Indeed, the frequency with which this question is being asked on cable television and on the Internet is a true testament to the success of the financial services industry's mission to convince investors that buy-and-hold is still the way to go. Never mind that those who pursued such a strategy over the past decade have broke even at best, the pressure to be invested in stocks remains strong.
But while Wall Street has shown impressive gains since bottoming on March 9th, students of market history know that major bull runs don't begin until the excesses of the prior era have been wiped out and investors have thrown in the towel on stocks. So here is my Top 10 list of conditions I'll be looking for before jumping back into stocks with both feet.

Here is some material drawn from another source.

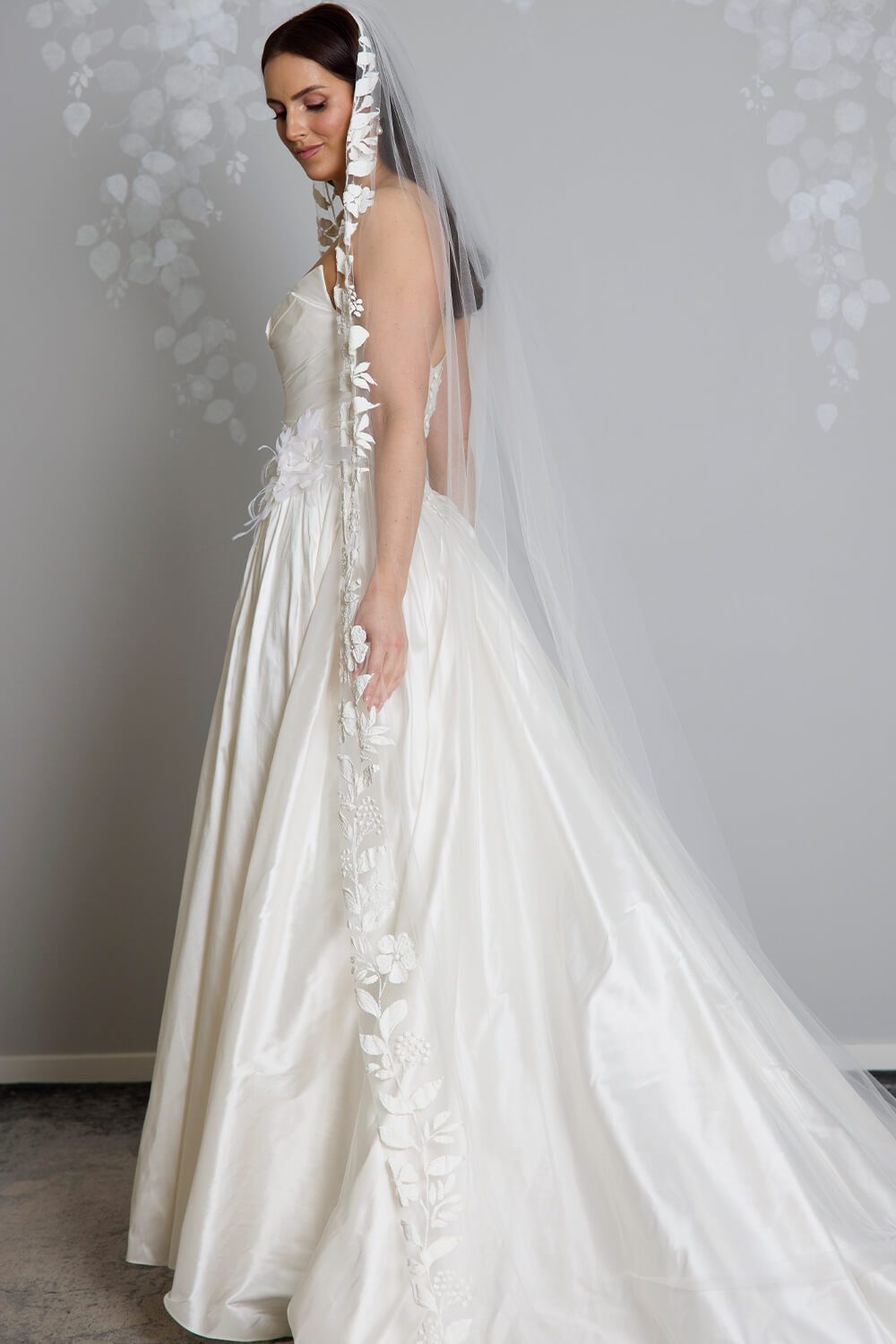 Fleur hand-painted bridal veil by Vinka Design, featuring delicate white floral motifs along the edge of a sheer tulle veil, styled with an ivory wedding gown.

#1: Bankers (you know who you are) stop complaining that they "really didn't need the TARP billions" last fall, and instead take responsibility for the bone-headed moves that put the entire financial system at risk in the first place.

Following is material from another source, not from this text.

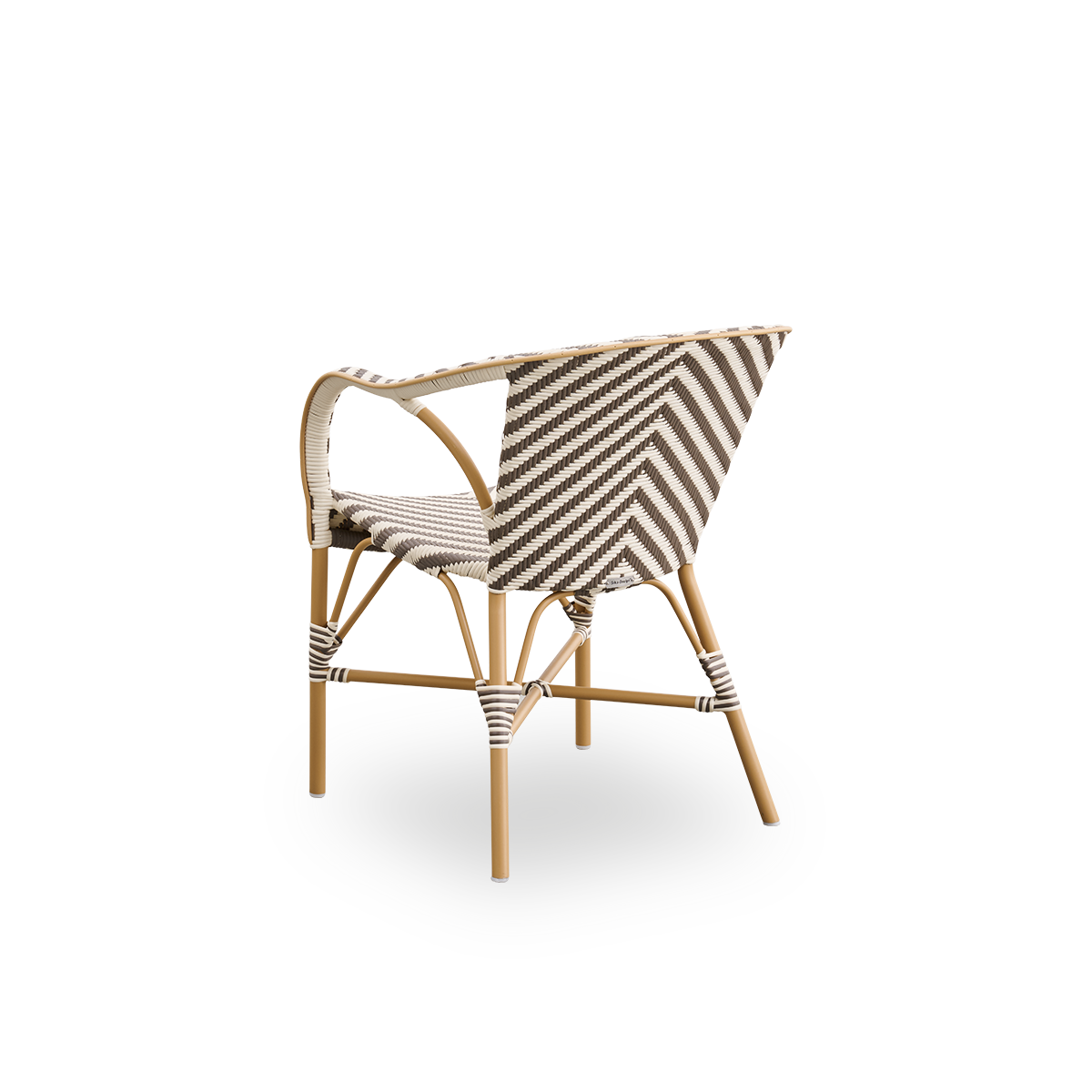Back side view of the Madeleine outdoor dining armchair.
Aluminum frame in almond color with seat and backrest woven with ArtFibre in an ivory and brown herringbone pattern.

#2: Cocktail party conversation about making a killing on beaten up shares of Citigroup and Bank of America is replaced by a sober technical analysis of stocks like Caterpillar and Boeing.
#3 Manhattan-ites stop strategizing about how they can buy Bernie Madoff's $7 million penthouse on the cheap.
#4 Warren Buffett is no longer the hottest name and the biggest babe magnet at the annual Allen & Company mogul-fest.
#5 CNBC replaces Fast Money with comforting re-runs of Wall Street Week with Louis Rukeyser.
#6 Fed Chairman Ben Bernanke stops talking about "green shoots" in the economy and just "shoots up". A re-appointment of the fed chairman, who has risen to the task, would also be a plus for stocks going forward. His term is set to expire in Januaary.
#7 The ratio of chauffeur-driven Escalades to Smart cars on the Upper East side falls to 2:1. OK, maybe 5:1, I don't want to get too radical here.
#8 In a huge vote of confidence in its own stock, Goldman Sachs uses some of the $11 billion that it has set aside for bonuses so far this year to buy back the $5 billion dollars Buffett lent it last fall, freeing the firm from a hefty 10 percent dividend on Buffett's perpetual preferred shares.
#9 Hedge fund wives truly cut back big time, eliminating the personal trainer, for their toddlers.
#10 Crippled by the severity of the recession, private schools in New York City start offering incentives for parents to stay on the island and out of the public school alternatives. Waiting lists open up and parents can pick and choose from among the best schools in the city.
Disclaimer: OK, I may have to buy stocks before this last one ever happens, but you get the idea. There are still a lot of bull market excesses to be unwound.